#### INSTRUCTIONS TO FOLLOW
Reproduce every one of the records below word for word, omitting the pictures.
┌─ ITEMS
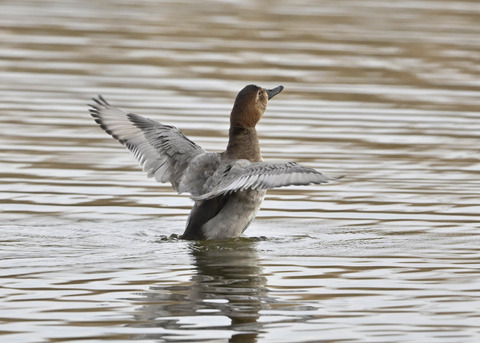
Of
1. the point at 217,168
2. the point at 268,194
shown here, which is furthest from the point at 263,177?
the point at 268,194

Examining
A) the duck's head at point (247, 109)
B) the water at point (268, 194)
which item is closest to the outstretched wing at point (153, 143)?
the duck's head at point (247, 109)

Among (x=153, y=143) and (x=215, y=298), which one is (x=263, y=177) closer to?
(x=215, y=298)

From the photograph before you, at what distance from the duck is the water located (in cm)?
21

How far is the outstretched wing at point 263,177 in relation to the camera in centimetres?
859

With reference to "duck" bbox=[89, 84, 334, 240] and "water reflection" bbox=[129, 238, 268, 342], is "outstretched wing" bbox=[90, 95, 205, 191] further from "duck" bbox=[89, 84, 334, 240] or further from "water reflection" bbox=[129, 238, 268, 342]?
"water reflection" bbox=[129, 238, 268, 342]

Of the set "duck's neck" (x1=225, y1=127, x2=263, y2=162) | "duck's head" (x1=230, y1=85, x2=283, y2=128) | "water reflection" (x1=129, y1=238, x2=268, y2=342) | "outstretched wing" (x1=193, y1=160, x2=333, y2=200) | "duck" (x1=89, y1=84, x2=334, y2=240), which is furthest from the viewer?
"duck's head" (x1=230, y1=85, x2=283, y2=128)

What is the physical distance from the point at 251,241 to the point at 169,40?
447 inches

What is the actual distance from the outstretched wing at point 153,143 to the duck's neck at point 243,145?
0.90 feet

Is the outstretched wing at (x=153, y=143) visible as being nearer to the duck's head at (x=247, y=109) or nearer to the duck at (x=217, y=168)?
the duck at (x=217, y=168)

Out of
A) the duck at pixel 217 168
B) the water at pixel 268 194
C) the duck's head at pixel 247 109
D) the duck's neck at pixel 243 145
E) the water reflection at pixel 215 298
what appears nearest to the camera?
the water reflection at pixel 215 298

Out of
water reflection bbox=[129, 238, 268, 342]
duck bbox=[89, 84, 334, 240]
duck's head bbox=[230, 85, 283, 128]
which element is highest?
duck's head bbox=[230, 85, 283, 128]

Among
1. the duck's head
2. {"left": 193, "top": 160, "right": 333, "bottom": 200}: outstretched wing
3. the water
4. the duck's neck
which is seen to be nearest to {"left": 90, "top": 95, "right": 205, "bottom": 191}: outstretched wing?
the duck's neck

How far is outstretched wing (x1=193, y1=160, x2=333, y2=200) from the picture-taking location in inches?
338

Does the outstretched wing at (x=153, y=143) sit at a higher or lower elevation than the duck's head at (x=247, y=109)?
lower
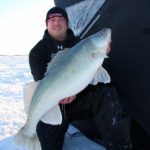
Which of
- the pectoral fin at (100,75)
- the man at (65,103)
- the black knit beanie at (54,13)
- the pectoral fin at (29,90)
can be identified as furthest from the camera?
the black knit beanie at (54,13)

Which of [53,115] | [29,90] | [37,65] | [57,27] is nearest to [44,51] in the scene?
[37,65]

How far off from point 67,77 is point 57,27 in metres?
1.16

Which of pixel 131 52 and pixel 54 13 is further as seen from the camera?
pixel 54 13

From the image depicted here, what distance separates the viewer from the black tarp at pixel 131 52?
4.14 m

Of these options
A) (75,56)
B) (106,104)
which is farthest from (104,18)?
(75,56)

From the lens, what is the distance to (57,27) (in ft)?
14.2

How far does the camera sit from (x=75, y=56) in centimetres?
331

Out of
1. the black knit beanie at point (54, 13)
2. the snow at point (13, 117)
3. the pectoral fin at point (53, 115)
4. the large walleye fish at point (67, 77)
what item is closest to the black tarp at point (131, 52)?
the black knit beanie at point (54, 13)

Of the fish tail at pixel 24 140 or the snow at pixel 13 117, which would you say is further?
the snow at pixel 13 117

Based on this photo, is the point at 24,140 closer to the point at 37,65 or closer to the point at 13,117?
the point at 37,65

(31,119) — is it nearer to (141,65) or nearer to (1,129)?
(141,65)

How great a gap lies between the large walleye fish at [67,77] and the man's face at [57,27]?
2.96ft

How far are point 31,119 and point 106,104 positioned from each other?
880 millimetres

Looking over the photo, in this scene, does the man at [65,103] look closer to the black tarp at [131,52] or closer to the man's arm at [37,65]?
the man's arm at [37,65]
└─
#### ANSWER TO THE TASK
Of
1. the point at 217,168
2. the point at 268,194
shown here, which is furthest from the point at 263,177?
the point at 268,194

Examining
A) the duck's head at point (247, 109)
B) the water at point (268, 194)
which item is closest to the outstretched wing at point (153, 143)?
the duck's head at point (247, 109)

Among (x=153, y=143) and (x=215, y=298), which one is (x=263, y=177) closer to?
(x=215, y=298)

From the photograph before you, at what distance from the duck is the water located (in cm)?
21

How far is the outstretched wing at point 263,177 in relation to the camera in centimetres?
859

With reference to "duck" bbox=[89, 84, 334, 240] and "water reflection" bbox=[129, 238, 268, 342], is "outstretched wing" bbox=[90, 95, 205, 191] further from "duck" bbox=[89, 84, 334, 240] or further from "water reflection" bbox=[129, 238, 268, 342]?
"water reflection" bbox=[129, 238, 268, 342]

Of the set "duck's neck" (x1=225, y1=127, x2=263, y2=162) | "duck's head" (x1=230, y1=85, x2=283, y2=128) | "water reflection" (x1=129, y1=238, x2=268, y2=342) | "outstretched wing" (x1=193, y1=160, x2=333, y2=200) | "duck" (x1=89, y1=84, x2=334, y2=240), which is furthest from the viewer?
"duck's head" (x1=230, y1=85, x2=283, y2=128)

What is the physical distance from the point at 251,241 to the point at 169,40?
447 inches

What is the actual distance from the outstretched wing at point 153,143 to the duck's neck at point 243,145?
0.90 feet

Is the outstretched wing at (x=153, y=143) visible as being nearer to the duck's head at (x=247, y=109) or nearer to the duck at (x=217, y=168)?
the duck at (x=217, y=168)

Out of
A) the duck at pixel 217 168
B) the water at pixel 268 194
C) the duck's head at pixel 247 109
D) the duck's neck at pixel 243 145
E) the water reflection at pixel 215 298
what appears nearest to the camera?
the water reflection at pixel 215 298

Out of
water reflection bbox=[129, 238, 268, 342]
duck bbox=[89, 84, 334, 240]
duck's head bbox=[230, 85, 283, 128]
which element is highest?
duck's head bbox=[230, 85, 283, 128]

Among
1. the duck's head
2. {"left": 193, "top": 160, "right": 333, "bottom": 200}: outstretched wing
3. the water
4. the duck's neck
which is seen to be nearest to {"left": 90, "top": 95, "right": 205, "bottom": 191}: outstretched wing?
the duck's neck

How far is outstretched wing (x1=193, y1=160, x2=333, y2=200) from the picture-taking location in inches?
338

Does the outstretched wing at (x=153, y=143) sit at a higher or lower elevation than the duck's head at (x=247, y=109)?
lower
Which of
- the pectoral fin at (100,75)
- the man at (65,103)
- the black knit beanie at (54,13)
- the pectoral fin at (29,90)
can be identified as furthest from the camera?
the black knit beanie at (54,13)

Which of [53,115] | [29,90] | [37,65] | [57,27] is nearest to [44,51] in the scene?
[37,65]

How far off from point 67,77 is point 57,27 in metres?
1.16

Which of pixel 131 52 and pixel 54 13 is further as seen from the camera?
pixel 54 13

From the image depicted here, what distance separates the viewer from the black tarp at pixel 131 52?
4.14 m

Of these options
A) (75,56)
B) (106,104)
which is farthest from (104,18)?
(75,56)

From the lens, what is the distance to (57,27) (in ft)?
14.2

How far does the camera sit from (x=75, y=56) in centimetres?
331

Out of
1. the black knit beanie at point (54, 13)
2. the snow at point (13, 117)
3. the pectoral fin at point (53, 115)
4. the large walleye fish at point (67, 77)
what item is closest to the black tarp at point (131, 52)?
the black knit beanie at point (54, 13)

Of the fish tail at pixel 24 140 or the snow at pixel 13 117, which would you say is further?
the snow at pixel 13 117

Based on this photo, is the point at 24,140 closer to the point at 37,65 or closer to the point at 13,117?
the point at 37,65

(31,119) — is it nearer to (141,65) or nearer to (1,129)?
(141,65)

How great a gap lies between the large walleye fish at [67,77] and the man's face at [57,27]?
2.96ft

How far are point 31,119 and point 106,104 positioned from each other?
880 millimetres

Looking over the photo, in this scene, does the man at [65,103] look closer to the black tarp at [131,52] or closer to the man's arm at [37,65]?
the man's arm at [37,65]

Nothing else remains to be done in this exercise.